Fig. 12. Neurite outgrowth from explants of adult L5 DRGs ipsilateral (black bars) and contralateral (white bars) to a unilateral sciatic nerve transection 7 days previously in wild type (WT) and CCR2-/- mice. Growth of the 20 longest neurites was measured at 24 h (left-hand histogram) and 48 h (right-hand histograms) after placement in culture on a growth-permissive substrate. A conditioning lesion effect was seen in the contralateral but not the ipsilateral ganglia.

Another quite unexpected finding from these experiments came when we looked at Wallerian degeneration in the two mouse strains 7 days after unilateral transection using luxol fast blue staining. As expected the clearance of myelin in the Wlds mice was severely impeded; however, quite dramatically the results for the CCR2-/- mice were indistinguishable from controls, in spite of the fact that we found no infiltration of macrophages into the sciatic nerve in these animals (Fig. 13). These results raise the question of what cell type is the predominant phagocyte in the absence of infiltrating macrophage. Current work in the lab indicates an important role for neutrophils.
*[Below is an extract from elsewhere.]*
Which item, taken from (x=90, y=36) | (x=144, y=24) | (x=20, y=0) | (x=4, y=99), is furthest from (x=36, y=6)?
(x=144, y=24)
Fig. 13. (a). Quantitation of the myelin in the distal sciatic nerve after unilateral transection 7 days earlier and in the contralateral nerve. The micrographs represent sections from the ipsilateral (e– g) and contralateral (b– d) nerves from WT, Wlds, and CCR2-/-mice. *p<0.05, **p<0.001. Scale bar, 20 µm.

We next examined whether over-expression of the macrophage chemokine CCL2 stimulated neurite outgrowth. Control (uninjured) mice were injected intrathecally with an adeno-associated virus coding for CCL2. The virus infected neurons in the dorsal root ganglia and caused them to express CCL2. As a consequence, macrophages invaded the ganglia in spite of the fact that they had not been injured. 

Fig. 14. Wild-type mice were injected intrathecally with AAV5-CCL2 or a control virus coding for YFP. Three weeks later when CCL2 expression and macrophage accumulation were at their maximum, DRGs were removed and placed in organ culture (A-C) or dissociated cell culture(D-F). Neurite outgrowth was enhanced by neurons from AAC5-CCL2 treated mice. The addition of recombinant CCL2 directly to control neurons produced no effect on neurite outgrowth (G-L)

Three weeks later when the ganglia were placed in organ culture or dissociated cell culture, neurite outgrowth was enhanced (Fig. 14). When the same protocol was performed in CCR2 knockout animals, no effect on neurite outgrowth occurred. The addition of CCL2 recombinant protein to control cultures also produced no effect on neurite outgrowth (Fig. 14), suggesting that the viral stimulation of neurite outgrowth depended on macrophage accumulation in the ganglia.